What I came up with is the idea that the descent from King Duff is more likely to be an "authentic" tradition than the descent from Aed, but not for any of the reasons cited here. Analogizing to clans like the MacGregors, who claim descent from Gregor, legendary son of Kenneth MacAlpin, it seemed more common (to me) that in the heart of the Highlands the oldest clans take their name from old royal dynasts, while it's the younger, smaller clans that take their name from more recent ancestors.

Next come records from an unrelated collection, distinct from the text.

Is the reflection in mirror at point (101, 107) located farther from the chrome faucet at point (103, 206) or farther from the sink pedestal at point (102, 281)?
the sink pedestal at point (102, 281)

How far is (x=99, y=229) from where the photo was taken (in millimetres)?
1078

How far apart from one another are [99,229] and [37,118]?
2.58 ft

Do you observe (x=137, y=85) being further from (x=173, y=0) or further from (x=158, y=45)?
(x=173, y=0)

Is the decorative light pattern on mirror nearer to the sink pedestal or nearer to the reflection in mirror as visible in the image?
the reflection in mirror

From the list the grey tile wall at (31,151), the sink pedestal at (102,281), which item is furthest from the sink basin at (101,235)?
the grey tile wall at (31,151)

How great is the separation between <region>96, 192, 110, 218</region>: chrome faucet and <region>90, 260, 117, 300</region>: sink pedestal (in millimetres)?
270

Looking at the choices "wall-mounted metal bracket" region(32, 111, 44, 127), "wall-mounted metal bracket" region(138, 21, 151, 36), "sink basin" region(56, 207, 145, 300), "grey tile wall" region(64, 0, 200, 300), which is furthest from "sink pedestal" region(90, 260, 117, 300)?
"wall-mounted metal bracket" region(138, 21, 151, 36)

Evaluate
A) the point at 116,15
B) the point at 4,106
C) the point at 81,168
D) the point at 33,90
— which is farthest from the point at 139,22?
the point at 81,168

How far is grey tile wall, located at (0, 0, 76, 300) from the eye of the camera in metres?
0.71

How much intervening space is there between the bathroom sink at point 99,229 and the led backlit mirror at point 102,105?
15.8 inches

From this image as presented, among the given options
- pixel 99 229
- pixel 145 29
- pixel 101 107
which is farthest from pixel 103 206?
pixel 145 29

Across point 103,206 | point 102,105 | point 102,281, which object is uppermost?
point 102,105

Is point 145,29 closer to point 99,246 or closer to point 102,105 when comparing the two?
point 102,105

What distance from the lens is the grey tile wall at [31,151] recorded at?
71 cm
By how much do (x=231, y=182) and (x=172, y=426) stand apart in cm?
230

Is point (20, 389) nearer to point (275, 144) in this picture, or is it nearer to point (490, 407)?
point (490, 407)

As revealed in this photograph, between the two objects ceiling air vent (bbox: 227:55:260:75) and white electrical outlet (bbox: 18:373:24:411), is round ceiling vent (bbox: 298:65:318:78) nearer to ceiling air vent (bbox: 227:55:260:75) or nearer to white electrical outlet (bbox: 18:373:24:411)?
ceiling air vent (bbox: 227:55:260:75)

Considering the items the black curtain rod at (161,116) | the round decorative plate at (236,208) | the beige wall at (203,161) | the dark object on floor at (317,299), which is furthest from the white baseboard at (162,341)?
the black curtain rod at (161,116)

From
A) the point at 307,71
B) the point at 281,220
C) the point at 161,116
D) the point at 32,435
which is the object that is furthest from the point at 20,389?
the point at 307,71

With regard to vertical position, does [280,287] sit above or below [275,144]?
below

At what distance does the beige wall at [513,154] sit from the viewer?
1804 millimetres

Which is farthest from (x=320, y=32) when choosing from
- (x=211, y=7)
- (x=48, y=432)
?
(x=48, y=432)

I should probably point out here that saying the MacDuffs descend from King Duff wouldn't be a statement of fact, but a political statement. Clans like the MacDuffs were fragments of an older tribe. They were descendants of the archaic people of that region. It's just the Celtic habit of systematizing genealogy that assigns them a particular ancestor so they fit into the overall schema. Rather like the Norman de Mandevilles in Ulster who went native and ended up as McQuillans or the Norse family of Somerled who went native and ended up as MacDonalds and MacDougals, all of them with official pedigrees that integrated them into the local polity.

In spite of this, I don't actually have much trouble with the idea that the MacDuffs might have had two different eponymous ancestors, the older King Duff and a more recent someone, whom we can call Duff mac Eth for convenience. The name and nickname Duff (Dubh) is common enough that there shouldn't be any surprise if two men in the same family had it.

And, I'm personally convinced that the heraldry of the MacDuffs is significant in some way, almost certainly indicating that they are close cousins in some way of the Malcolm III line not just remote dynasts.

Sharon, there's a problem with your link. It goes to a blank file on the staging site.

Oh. Damn. Yes, I'm having a problem getting out of stage geni, and don't want to log off while I've got all these Discussion windows open. I sent you an invite - did you get that?